Spatial questions about scenes
_ _ _ _ _

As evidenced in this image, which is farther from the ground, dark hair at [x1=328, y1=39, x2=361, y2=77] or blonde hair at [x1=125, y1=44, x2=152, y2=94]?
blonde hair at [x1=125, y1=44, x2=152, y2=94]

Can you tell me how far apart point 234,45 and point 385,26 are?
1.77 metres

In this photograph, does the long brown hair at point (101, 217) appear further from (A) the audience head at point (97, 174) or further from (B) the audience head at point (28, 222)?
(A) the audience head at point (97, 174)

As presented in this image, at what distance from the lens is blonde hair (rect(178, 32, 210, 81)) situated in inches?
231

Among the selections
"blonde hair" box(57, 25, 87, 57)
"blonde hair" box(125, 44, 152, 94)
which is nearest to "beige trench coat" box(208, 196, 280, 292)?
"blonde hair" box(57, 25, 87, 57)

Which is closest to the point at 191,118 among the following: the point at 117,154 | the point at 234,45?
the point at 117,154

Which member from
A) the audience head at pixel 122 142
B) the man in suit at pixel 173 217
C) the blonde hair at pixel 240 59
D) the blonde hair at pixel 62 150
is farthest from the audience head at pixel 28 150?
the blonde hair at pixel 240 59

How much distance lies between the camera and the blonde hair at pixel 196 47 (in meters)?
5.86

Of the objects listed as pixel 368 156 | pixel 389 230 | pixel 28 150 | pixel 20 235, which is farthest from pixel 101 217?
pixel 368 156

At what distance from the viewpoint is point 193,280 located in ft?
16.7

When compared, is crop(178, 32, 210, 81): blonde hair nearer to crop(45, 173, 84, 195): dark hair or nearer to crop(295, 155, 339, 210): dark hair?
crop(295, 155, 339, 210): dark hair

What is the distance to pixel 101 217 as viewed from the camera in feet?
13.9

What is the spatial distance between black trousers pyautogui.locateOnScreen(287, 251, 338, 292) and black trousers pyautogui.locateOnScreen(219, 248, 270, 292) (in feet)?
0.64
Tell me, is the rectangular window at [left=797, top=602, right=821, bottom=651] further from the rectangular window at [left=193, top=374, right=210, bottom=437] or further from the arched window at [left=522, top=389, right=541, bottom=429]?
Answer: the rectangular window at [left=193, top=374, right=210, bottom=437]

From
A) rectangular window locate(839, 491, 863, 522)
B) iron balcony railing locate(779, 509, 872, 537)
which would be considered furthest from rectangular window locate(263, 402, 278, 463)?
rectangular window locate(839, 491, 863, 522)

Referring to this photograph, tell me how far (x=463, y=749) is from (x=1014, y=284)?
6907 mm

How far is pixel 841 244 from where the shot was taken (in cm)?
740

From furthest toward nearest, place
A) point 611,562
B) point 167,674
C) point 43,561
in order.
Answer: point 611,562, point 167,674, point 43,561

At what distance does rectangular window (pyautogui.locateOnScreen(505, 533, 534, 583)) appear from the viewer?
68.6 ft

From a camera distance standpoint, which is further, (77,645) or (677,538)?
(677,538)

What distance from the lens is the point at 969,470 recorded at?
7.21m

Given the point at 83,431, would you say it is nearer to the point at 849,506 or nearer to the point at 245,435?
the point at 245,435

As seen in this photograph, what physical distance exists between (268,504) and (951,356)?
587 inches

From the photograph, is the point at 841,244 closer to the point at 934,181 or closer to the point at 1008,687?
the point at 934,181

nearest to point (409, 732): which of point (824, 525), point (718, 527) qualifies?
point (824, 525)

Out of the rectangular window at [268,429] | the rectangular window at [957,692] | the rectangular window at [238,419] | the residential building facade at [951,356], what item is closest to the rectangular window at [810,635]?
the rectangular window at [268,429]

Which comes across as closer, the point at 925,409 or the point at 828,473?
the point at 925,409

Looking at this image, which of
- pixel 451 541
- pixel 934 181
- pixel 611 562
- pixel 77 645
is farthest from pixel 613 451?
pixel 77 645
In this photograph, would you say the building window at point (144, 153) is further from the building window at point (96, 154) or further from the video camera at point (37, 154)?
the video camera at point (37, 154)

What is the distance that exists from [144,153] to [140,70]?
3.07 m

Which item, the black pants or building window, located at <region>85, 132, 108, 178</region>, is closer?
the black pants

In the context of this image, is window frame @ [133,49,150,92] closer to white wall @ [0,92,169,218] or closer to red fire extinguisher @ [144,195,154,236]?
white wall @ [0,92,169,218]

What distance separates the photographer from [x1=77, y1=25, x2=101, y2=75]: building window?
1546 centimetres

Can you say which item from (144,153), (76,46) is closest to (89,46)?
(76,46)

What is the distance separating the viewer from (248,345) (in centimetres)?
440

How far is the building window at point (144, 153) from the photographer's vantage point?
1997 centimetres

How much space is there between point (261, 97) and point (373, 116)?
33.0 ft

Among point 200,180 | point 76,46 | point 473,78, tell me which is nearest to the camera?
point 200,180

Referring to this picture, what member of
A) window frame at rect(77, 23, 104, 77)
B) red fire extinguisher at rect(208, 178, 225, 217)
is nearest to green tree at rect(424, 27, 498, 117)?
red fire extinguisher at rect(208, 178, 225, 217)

_ _ _ _ _

Rewrite the lines between the one containing "How much distance" and the one containing "Answer: point 611,562, point", inclusive, as a numbered list, omitting any blank lines.

1. How much distance lies between the camera and the blonde hair at pixel 196 47 (in meters)?
2. 5.86
3. Of the objects listed as pixel 368 156 | pixel 389 230 | pixel 28 150 | pixel 20 235, which is farthest from pixel 101 217?
4. pixel 368 156
5. At what distance from the viewpoint is point 193,280 located in ft?
6. 16.7
7. When compared, is crop(178, 32, 210, 81): blonde hair nearer to crop(45, 173, 84, 195): dark hair or nearer to crop(295, 155, 339, 210): dark hair?
8. crop(295, 155, 339, 210): dark hair
9. What is the distance to pixel 101 217 as viewed from the camera in feet?
10. 13.9
11. What is the spatial distance between black trousers pyautogui.locateOnScreen(287, 251, 338, 292) and black trousers pyautogui.locateOnScreen(219, 248, 270, 292) (in feet)?
12. 0.64
13. Tell me, is the rectangular window at [left=797, top=602, right=821, bottom=651] further from the rectangular window at [left=193, top=374, right=210, bottom=437] or further from the arched window at [left=522, top=389, right=541, bottom=429]?
14. Answer: the rectangular window at [left=193, top=374, right=210, bottom=437]
15. From
16. A) rectangular window locate(839, 491, 863, 522)
17. B) iron balcony railing locate(779, 509, 872, 537)
18. which would be considered furthest from rectangular window locate(263, 402, 278, 463)?
19. rectangular window locate(839, 491, 863, 522)
20. Referring to this photograph, tell me how far (x=463, y=749) is from (x=1014, y=284)?
21. 6907 mm
22. How far is pixel 841 244 from where the shot was taken (in cm)?
23. 740
24. From furthest toward nearest, place
25. A) point 611,562
26. B) point 167,674
27. C) point 43,561
28. in order.
29. Answer: point 611,562, point 167,674, point 43,561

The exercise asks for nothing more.